Writing a Non-Stupid Kids' Book Is Harder Than it Looks

How many times have you read a six-page children's book at bedtime (to your kid or to yourself—no judgments) and thought, "I could've done that." But of course, like any work that seems simple but manages to linger for years, decades, centuries: It's not all that easy. At least, not in that head-slapping, any-idiot-could-do-that way.  Writing a good children's book, especially one that survives generation after generation (not to mention sells millions of copies), takes a certain kind of genius.

Granted, the really bad children's books are pretty easy to write. (Ever see the Tonka Chuck & Friends book series? A cute blue tow-truck with absolutely no insight or wit about anything does not a great narrator make.) In any event, the ultimate kids'-book-that-looks-easy would have to be Goodnight Moon, Margaret Wise Brown's 1947 meditation on bedtime, and on all the things kids notice around them as they drift off to sleep. 
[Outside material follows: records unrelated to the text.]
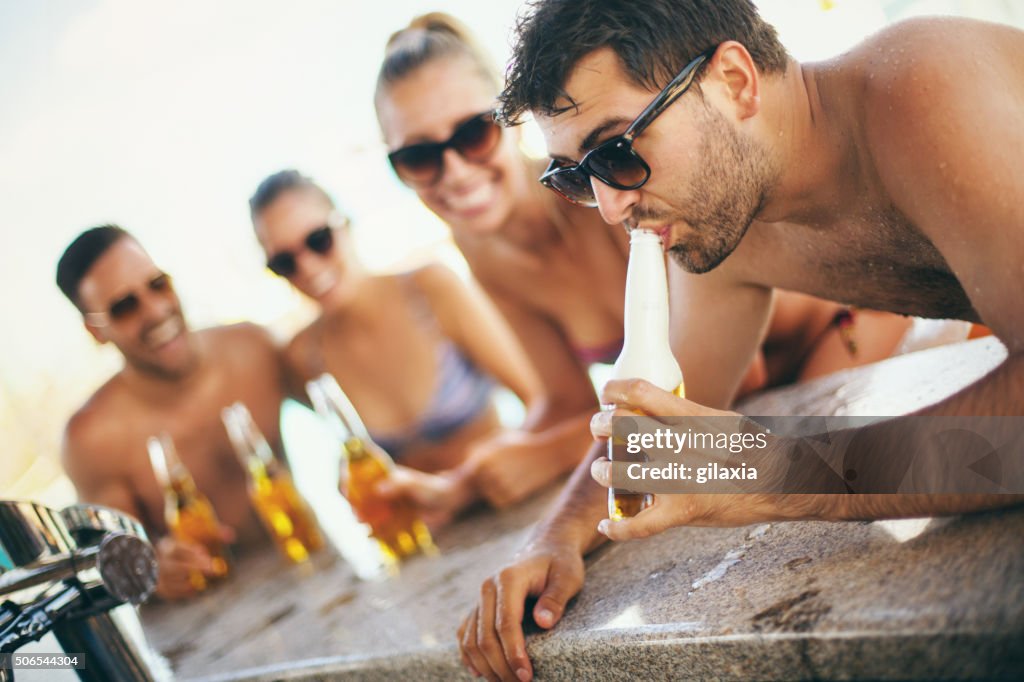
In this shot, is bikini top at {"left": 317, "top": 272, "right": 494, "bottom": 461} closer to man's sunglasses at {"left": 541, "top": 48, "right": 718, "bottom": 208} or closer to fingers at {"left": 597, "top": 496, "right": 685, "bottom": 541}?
man's sunglasses at {"left": 541, "top": 48, "right": 718, "bottom": 208}

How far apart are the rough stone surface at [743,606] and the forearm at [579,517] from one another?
57 mm

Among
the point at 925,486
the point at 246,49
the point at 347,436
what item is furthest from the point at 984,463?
the point at 246,49

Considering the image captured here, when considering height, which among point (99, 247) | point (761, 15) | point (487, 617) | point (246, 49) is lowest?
point (487, 617)

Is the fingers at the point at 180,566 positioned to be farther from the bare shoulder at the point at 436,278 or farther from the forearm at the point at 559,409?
the bare shoulder at the point at 436,278

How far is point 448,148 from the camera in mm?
2375

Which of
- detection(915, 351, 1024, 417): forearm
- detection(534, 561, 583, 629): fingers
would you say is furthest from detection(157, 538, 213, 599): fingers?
detection(915, 351, 1024, 417): forearm

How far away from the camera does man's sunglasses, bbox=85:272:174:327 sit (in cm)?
293

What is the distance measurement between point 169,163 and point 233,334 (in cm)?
311

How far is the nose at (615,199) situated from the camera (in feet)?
4.43

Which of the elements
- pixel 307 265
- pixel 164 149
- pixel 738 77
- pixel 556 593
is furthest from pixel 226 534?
pixel 164 149

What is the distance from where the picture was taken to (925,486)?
0.96 meters

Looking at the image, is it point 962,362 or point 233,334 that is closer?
point 962,362

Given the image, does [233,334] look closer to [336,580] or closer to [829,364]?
[336,580]

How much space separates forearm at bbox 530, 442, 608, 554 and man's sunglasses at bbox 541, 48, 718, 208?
20.2 inches
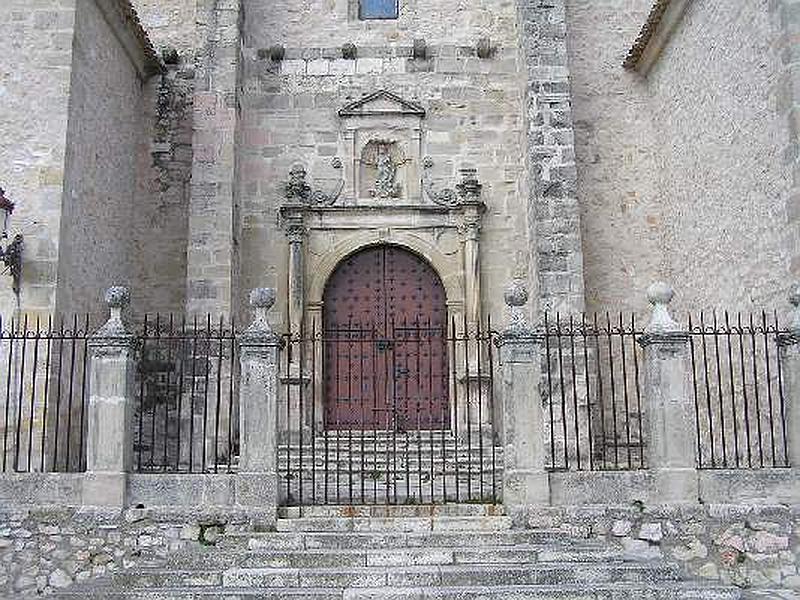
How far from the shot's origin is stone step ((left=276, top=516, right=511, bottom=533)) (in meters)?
8.00

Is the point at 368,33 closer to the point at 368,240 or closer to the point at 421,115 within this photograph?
the point at 421,115

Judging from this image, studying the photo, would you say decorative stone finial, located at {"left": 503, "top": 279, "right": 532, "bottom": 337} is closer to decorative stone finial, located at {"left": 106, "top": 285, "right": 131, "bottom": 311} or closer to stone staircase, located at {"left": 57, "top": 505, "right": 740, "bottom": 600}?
stone staircase, located at {"left": 57, "top": 505, "right": 740, "bottom": 600}

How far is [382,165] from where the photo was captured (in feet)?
42.4

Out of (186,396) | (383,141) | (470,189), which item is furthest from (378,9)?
(186,396)

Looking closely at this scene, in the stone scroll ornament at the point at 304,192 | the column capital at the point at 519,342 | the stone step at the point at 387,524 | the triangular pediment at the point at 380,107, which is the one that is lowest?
the stone step at the point at 387,524

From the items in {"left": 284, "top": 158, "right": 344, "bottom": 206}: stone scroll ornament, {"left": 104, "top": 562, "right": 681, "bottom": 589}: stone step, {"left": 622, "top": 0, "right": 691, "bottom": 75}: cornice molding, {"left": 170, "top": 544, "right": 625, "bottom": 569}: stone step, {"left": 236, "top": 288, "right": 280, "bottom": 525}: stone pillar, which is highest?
{"left": 622, "top": 0, "right": 691, "bottom": 75}: cornice molding

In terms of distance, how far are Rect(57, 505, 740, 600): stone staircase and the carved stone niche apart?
226 inches

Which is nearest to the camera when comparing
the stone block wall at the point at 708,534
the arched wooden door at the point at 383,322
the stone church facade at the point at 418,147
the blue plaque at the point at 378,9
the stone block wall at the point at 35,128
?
the stone block wall at the point at 708,534

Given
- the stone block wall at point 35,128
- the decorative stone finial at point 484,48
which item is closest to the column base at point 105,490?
the stone block wall at point 35,128

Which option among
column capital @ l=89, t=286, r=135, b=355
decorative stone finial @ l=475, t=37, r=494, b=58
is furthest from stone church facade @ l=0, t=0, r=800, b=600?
decorative stone finial @ l=475, t=37, r=494, b=58

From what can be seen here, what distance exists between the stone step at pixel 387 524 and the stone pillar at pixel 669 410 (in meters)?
1.38

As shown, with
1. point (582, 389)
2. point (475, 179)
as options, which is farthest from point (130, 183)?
point (582, 389)

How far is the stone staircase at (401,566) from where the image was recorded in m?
7.05

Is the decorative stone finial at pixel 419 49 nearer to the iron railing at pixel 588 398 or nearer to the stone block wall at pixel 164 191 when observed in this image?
the stone block wall at pixel 164 191
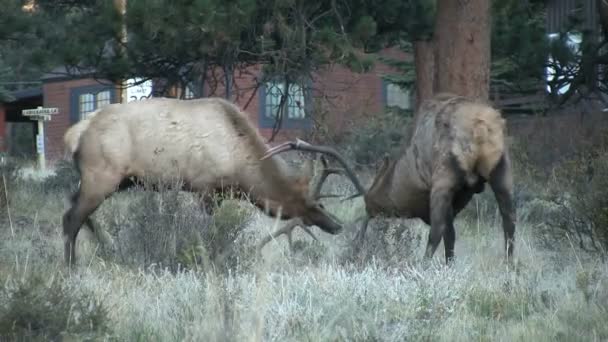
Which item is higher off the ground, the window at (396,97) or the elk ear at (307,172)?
the elk ear at (307,172)

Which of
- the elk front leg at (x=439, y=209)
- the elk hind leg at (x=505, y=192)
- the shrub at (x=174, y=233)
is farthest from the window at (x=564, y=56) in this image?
the shrub at (x=174, y=233)

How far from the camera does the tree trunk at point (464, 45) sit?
13023 millimetres

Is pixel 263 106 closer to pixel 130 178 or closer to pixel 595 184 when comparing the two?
pixel 130 178

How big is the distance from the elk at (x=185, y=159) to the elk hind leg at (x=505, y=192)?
4.94ft

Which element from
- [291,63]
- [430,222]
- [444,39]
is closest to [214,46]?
[291,63]

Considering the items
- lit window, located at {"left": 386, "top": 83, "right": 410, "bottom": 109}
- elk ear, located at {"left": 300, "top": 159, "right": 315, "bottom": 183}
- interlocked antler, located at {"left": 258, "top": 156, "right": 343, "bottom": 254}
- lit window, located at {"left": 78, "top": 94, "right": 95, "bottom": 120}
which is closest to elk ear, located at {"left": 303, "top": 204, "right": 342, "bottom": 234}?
interlocked antler, located at {"left": 258, "top": 156, "right": 343, "bottom": 254}

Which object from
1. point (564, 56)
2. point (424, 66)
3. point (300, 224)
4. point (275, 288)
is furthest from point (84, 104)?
point (275, 288)

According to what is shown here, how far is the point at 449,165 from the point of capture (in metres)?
9.45

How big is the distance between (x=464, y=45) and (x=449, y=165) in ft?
12.9

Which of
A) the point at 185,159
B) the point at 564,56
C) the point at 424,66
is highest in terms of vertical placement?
the point at 564,56

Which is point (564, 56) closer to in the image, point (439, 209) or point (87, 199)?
point (439, 209)

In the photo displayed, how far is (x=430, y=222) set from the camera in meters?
9.97

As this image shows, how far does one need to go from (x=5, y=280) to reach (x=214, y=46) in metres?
6.65

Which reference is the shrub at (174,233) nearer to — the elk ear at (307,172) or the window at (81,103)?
the elk ear at (307,172)
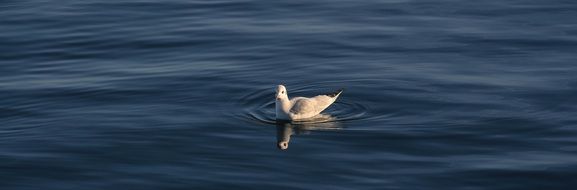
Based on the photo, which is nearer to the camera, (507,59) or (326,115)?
(326,115)

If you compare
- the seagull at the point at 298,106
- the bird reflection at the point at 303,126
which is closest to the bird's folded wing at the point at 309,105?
the seagull at the point at 298,106

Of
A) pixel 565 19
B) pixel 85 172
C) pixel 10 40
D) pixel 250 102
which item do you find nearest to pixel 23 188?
pixel 85 172

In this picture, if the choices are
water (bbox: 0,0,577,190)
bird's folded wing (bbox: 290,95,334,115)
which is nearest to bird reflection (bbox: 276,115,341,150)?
water (bbox: 0,0,577,190)

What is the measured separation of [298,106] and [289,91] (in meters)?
3.26

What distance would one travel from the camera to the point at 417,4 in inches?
1490

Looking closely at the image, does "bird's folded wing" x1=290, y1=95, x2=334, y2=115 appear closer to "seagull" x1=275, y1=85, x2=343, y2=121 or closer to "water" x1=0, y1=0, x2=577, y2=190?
"seagull" x1=275, y1=85, x2=343, y2=121

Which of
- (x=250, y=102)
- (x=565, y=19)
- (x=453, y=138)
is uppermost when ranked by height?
(x=565, y=19)

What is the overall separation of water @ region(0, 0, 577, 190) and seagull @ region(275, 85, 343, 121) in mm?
259

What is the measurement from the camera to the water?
22.7m

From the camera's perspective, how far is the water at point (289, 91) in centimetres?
2270

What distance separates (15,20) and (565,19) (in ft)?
53.8

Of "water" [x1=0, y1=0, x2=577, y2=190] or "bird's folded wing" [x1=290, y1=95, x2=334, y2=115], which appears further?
"bird's folded wing" [x1=290, y1=95, x2=334, y2=115]

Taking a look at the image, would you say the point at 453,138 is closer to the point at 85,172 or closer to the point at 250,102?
the point at 250,102

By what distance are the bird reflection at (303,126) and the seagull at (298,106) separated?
0.13 m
The first time I read it I thought, what's the big deal about this book? I was younger then—though obviously not as astute as a toddler—and most certainly overcaffeinated, impatient, sleep-deprived. But lately, Goodnight Moon gets more and more hypnotic every time I read it to my kids, its simplicity and poetry ringing truer and ever more beautiful. And those saturated colors on the pages: delicious, mesmerizing, epic. There's a reason why the book has sold more than 48 million copies, according to Smithsonian Mag.

A while back I had come across a fascinating little biographical note about Margaret Wise Brown, and learned that she'd died at 42, among other facts (including that her brief engagement to a Rockefeller ended tragically), but I never read up on her life. Earlier this year a biography of her (In the Great Green Room by Amy Gary) came out, revealing more tantalizing details about her life; it's on my must-read list. For one thing, it turns out that despite writing more than 100 children's books, Brown, who didn't have children of her own, didn't even like kids that much. She guarded her independence and wasn't one for domestic life, though her love affairs were intense and she had both men and women lovers. And damn was she glamorous.

As for that unmatched instinct for what kids would want to hear about? (I say unmatched because there's no book my 2- and 4-year-old have asked for more consistently at bedtime.) It turns out that her books weren't based purely on instinct: Brown trained at the groundbreaking New York institution, the Bureau of Educational Experiments’ Cooperative School for Student Teachers, now known as Bank Street, and studied ways of capturing kids' attention and seeing what they see. But the wisdom, the poetry, and the spirit of Brown's books are her own, the byproducts of an uncanny empathy and a knack for perceiving the little details that matter.

NPR aptly summarizes the message in Brown's books this way: "The world is measureless and vast. Live in it with curiosity and intensity. And bring snacks."